Ally's core auto-lending business posted income from continuing
operations of $339 million, versus $337 million a year ago and $382
million in the prior quarter.
But Ally, formerly the in-house financing arm for GM, faces
headwinds in the auto-lending business. The company has faced
increased competition from other banks, such as Wells Fargo &
Co. (WFC) and U.S. Bancorp (USB), that have made a bigger push into
the business in recent years.
It's also under pressure to sustain loan originations as
agreements with its two biggest partners--GM and Chrysler Group
LLC--phase out. Ally has had contracts with both auto makers under
which it has had the exclusive right to finance a certain portion
of their auto sales.
Ally's agreement with Chrysler ended in April, while its
agreement with GM expires at the end of this year.

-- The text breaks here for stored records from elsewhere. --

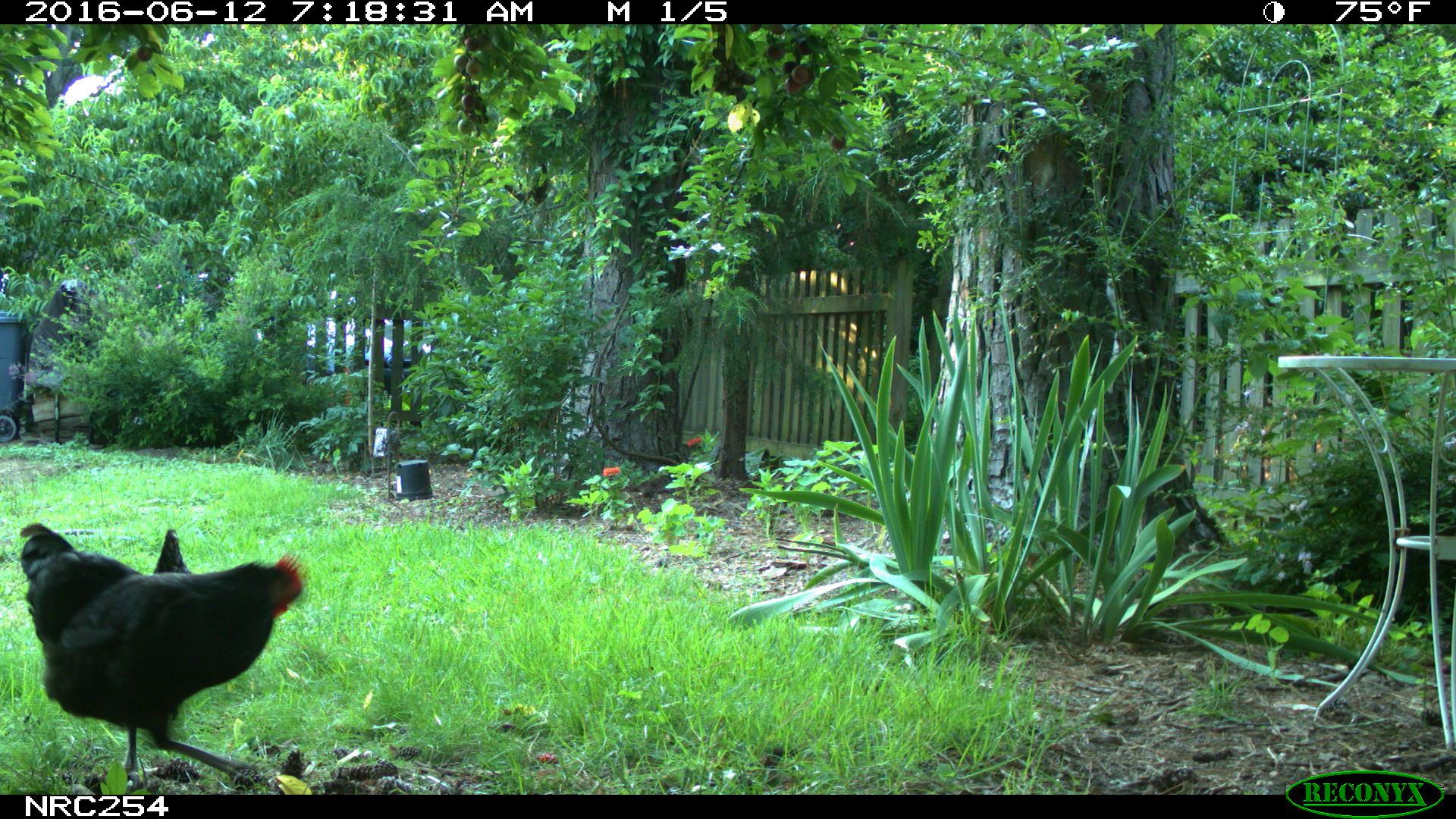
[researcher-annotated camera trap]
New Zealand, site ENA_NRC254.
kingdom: Animalia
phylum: Chordata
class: Aves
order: Galliformes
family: Phasianidae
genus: Gallus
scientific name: Gallus gallus domesticus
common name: chicken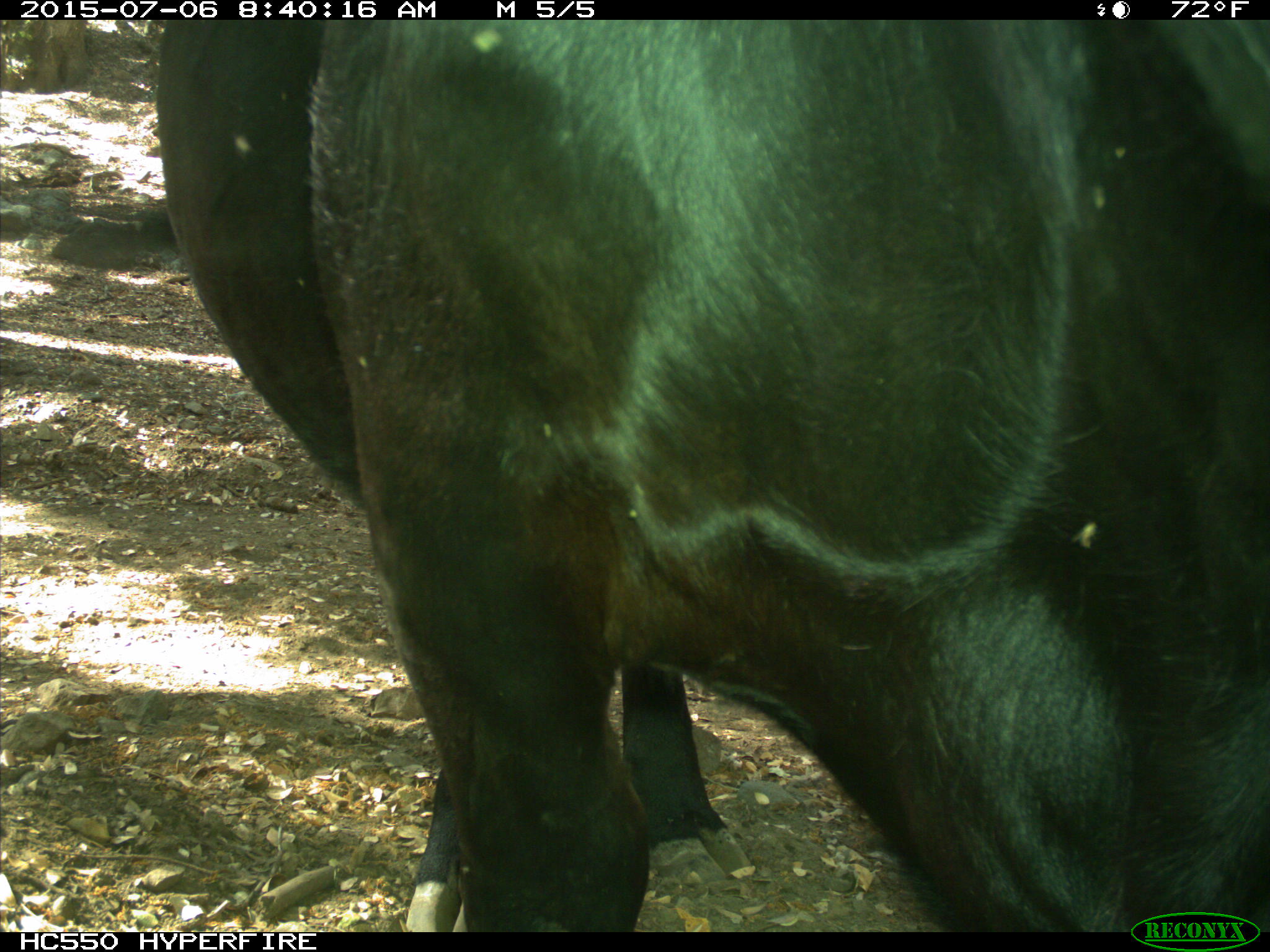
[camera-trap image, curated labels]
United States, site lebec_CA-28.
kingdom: Animalia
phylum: Chordata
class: Mammalia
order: Artiodactyla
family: Bovidae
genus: Bos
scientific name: Bos taurus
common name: domestic cow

Total auto-loan originations were $9.6 billion in the quarter,
unchanged from a year earlier but down from $9.8 billion in the
second quarter.
To diversify, the company has made efforts to increase financing
for leases and used-car purchases. Lease originations were $2.8
billion in the quarter, up from $2.6 billion a year earlier and
flat with the previous quarter. Used originations increased to $2.6
billion from $2.3 billion a year earlier and $2.5 billion in the
previous quarter.
Ally's mortgage operations, which represent a significantly
smaller part of its business following ResCap's bankruptcy and the
company's sale of other mortgage assets, posted an operating loss
of $5 million versus a profit of $331 million a year earlier and a
loss of $27 million in previous quarter.